O debate televisivo na SIC sobre as eleições autárquicas juntou esta segunda-feira o atual presidente da Câmara e recandidato Carlos Moedas,  Alexandra Leitão da coligação “Viver Lisboa” (PS-Livre-Bloco-PAN), João Ferreira da CDU e Bruno Mascarenhas do Chega.

A política de habitação foi um dos pontos principais do debate, com Alexandra Leitão a assumir o objetivo estratégico a longo prazo de Lisboa vir a ter 20% de habitação pública. Para o próximo mandato, prometeu acelerar a construção municipal para arrendamento acessível, mencionando os projetos do Restelo, Marvila e Tapada das Necessidades que não viram avanços durante a gestão da direita no executivo da cidade.

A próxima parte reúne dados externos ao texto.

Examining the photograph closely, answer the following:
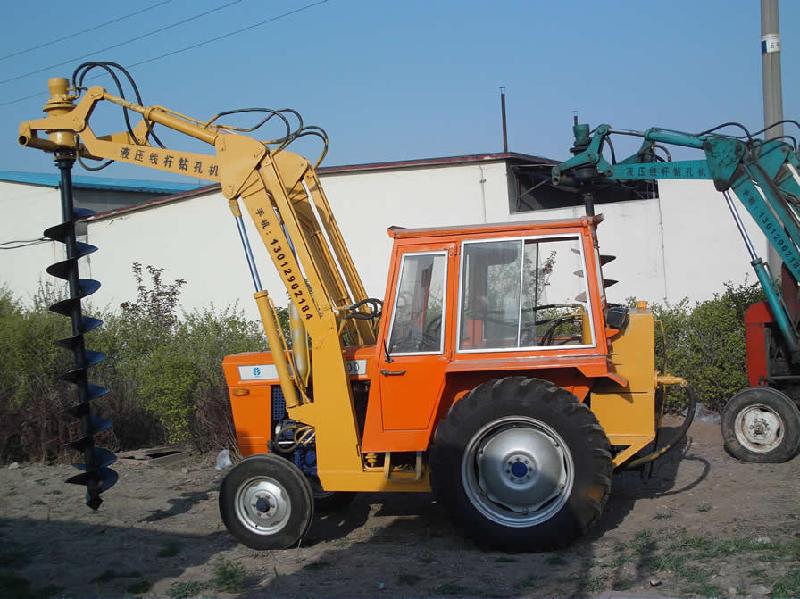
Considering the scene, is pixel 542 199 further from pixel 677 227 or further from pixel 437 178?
pixel 677 227

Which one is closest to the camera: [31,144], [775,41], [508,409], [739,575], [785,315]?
[739,575]

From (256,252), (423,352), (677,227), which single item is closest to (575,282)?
(677,227)

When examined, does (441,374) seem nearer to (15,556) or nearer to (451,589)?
(451,589)

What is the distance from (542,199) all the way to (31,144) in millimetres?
15117

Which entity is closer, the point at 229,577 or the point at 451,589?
the point at 451,589

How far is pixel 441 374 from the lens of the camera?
6.67 m

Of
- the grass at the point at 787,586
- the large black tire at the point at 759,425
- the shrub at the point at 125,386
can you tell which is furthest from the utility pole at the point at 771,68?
the shrub at the point at 125,386

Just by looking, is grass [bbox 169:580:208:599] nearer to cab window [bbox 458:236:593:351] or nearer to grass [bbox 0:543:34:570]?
grass [bbox 0:543:34:570]

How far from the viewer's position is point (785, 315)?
9.62 meters

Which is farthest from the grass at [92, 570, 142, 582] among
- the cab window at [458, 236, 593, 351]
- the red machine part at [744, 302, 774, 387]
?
the red machine part at [744, 302, 774, 387]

No mandato de Moedas, “não foi construído um único fogo de habitação na zona ocidental”, acrescentou a candidata da coligação Viver Lisboa. “A emergência da habitação exige que tenhamos todas as ferramentas públicas ao nosso dispor”, incluindo o recurso ao setor privado e cooperativo. Alexandra Leitão propõe que seja concedida uma majoração na construção para os promotores que aceitem locar 25% da construção para arrendamento acessível.

Alexandra Leitão diz que também é necessário “mobilizar os devolutos”, e que “só na freguesia de Arroios há mais de três mil devolutos, muitos são municipais e do Estado”. E deu o exemplo dos imóveis da Segurança Social “que podem ser imediatamente mobilizados”.

Carlos Moedas voltou a alegar que fez muito pela habitação acessível, através da entrega de 2.800 chaves. Alexandra Leitão contrapôs que não se pode comparar chaves com casas novas e que dessas 2.800 incluem 1.274 fogos que estavam em construção quando Moedas chegou ao executivo. Das restantes, a maioria deve-se à rotatividade natural dos inquilinos nos bairros municipais.

A candidata da coligação Viver Lisboa trouxe ao debate a proposta de limitação do alojamento local, sem a qual não será possível “libertar casas para arrendamento duradouro”. E acusou Moedas de não ter cancelado registos de Alojamento Local quando o podia ter feito.

“Lisboa precisa de equilibro entre turismo e casa para as pessoas viverem, os lisboetas não têm casas que possam pagar”, defendeu a candidata do PS, Livre, Bloco e PAN.

A tragédia do elevador da Glória foi o tema a abrir o debate a quatro, com os candidatos a defenderem o apuramento de responsabilidades. A divergência esteve nos números apresentados por Moedas sobre o aumento do investimento na manutenção na Carris, com Alexandra Leitão a contrapor que na manutenção dos elevadores esse investimento baixou durante o mandato da direita.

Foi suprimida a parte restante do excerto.